(Lines of data)

***

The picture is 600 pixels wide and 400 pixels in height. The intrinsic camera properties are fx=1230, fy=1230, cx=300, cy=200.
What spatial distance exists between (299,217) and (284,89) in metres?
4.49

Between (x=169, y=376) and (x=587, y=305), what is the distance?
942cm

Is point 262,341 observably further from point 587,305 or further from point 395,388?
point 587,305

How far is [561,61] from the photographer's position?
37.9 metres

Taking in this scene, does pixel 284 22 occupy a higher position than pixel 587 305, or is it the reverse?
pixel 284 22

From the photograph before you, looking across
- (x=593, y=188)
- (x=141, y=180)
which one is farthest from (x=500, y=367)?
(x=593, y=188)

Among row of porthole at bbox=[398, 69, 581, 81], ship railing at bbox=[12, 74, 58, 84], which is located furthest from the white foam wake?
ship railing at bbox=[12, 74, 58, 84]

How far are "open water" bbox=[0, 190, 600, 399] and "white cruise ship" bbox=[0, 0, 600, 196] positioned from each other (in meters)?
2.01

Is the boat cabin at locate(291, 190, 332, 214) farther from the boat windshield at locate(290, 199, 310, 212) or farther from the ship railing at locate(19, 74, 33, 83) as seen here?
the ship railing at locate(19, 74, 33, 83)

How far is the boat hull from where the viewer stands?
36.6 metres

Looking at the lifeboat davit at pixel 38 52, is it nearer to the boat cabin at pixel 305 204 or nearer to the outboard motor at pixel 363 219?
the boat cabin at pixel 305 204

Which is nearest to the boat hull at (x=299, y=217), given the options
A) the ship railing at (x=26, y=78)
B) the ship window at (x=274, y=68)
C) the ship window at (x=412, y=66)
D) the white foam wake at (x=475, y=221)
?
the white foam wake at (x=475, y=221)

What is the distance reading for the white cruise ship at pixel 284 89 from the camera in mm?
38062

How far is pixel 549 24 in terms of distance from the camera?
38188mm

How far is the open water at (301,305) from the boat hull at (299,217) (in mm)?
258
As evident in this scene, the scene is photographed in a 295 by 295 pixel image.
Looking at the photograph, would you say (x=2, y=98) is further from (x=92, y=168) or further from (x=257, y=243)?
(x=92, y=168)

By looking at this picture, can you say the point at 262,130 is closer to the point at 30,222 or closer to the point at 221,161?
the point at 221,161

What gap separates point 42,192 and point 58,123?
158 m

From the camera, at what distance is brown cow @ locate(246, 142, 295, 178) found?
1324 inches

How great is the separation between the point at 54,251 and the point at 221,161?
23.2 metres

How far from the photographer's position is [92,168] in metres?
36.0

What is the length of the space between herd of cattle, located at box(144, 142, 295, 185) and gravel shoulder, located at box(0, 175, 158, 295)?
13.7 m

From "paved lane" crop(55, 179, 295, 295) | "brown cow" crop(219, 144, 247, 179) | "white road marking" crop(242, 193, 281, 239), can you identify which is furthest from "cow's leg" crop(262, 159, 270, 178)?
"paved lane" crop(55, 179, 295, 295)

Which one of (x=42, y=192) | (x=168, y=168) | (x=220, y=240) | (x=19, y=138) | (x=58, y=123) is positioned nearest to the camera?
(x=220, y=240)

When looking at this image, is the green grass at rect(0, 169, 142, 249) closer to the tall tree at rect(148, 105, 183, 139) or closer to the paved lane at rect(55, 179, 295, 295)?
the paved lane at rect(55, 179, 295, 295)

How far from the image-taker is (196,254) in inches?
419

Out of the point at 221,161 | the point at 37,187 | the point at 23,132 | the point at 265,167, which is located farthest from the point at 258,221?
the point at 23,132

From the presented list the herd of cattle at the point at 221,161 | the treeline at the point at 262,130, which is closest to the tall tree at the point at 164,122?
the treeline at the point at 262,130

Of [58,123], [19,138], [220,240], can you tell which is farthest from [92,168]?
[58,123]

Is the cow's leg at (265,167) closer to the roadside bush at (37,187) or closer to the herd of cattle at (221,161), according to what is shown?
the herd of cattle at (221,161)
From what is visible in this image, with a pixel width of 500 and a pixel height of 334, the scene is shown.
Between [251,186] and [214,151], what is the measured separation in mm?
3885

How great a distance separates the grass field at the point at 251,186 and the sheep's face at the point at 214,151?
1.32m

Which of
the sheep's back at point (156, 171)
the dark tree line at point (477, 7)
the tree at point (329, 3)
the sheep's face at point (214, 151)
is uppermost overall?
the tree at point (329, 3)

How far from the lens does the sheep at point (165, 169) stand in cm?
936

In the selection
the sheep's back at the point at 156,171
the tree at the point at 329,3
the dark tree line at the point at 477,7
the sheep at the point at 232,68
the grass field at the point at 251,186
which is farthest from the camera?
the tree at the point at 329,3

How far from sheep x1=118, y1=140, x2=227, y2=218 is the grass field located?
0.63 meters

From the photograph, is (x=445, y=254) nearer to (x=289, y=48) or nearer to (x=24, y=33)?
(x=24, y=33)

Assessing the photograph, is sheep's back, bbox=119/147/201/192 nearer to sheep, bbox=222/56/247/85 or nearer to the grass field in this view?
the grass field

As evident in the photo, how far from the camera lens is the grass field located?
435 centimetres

***

#### Exercise requirements
Write out the part of the listing that opens with the line containing "From the photograph, is" and runs through the last line of the listing, repeating each line word for word.

#### Exercise answer
From the photograph, is (x=445, y=254) nearer to (x=289, y=48) or nearer to (x=24, y=33)?
(x=24, y=33)

Assessing the photograph, is sheep's back, bbox=119/147/201/192 nearer to sheep, bbox=222/56/247/85 or nearer to the grass field in this view?
the grass field

As evident in the photo, how far from the camera lens is the grass field located?
435 centimetres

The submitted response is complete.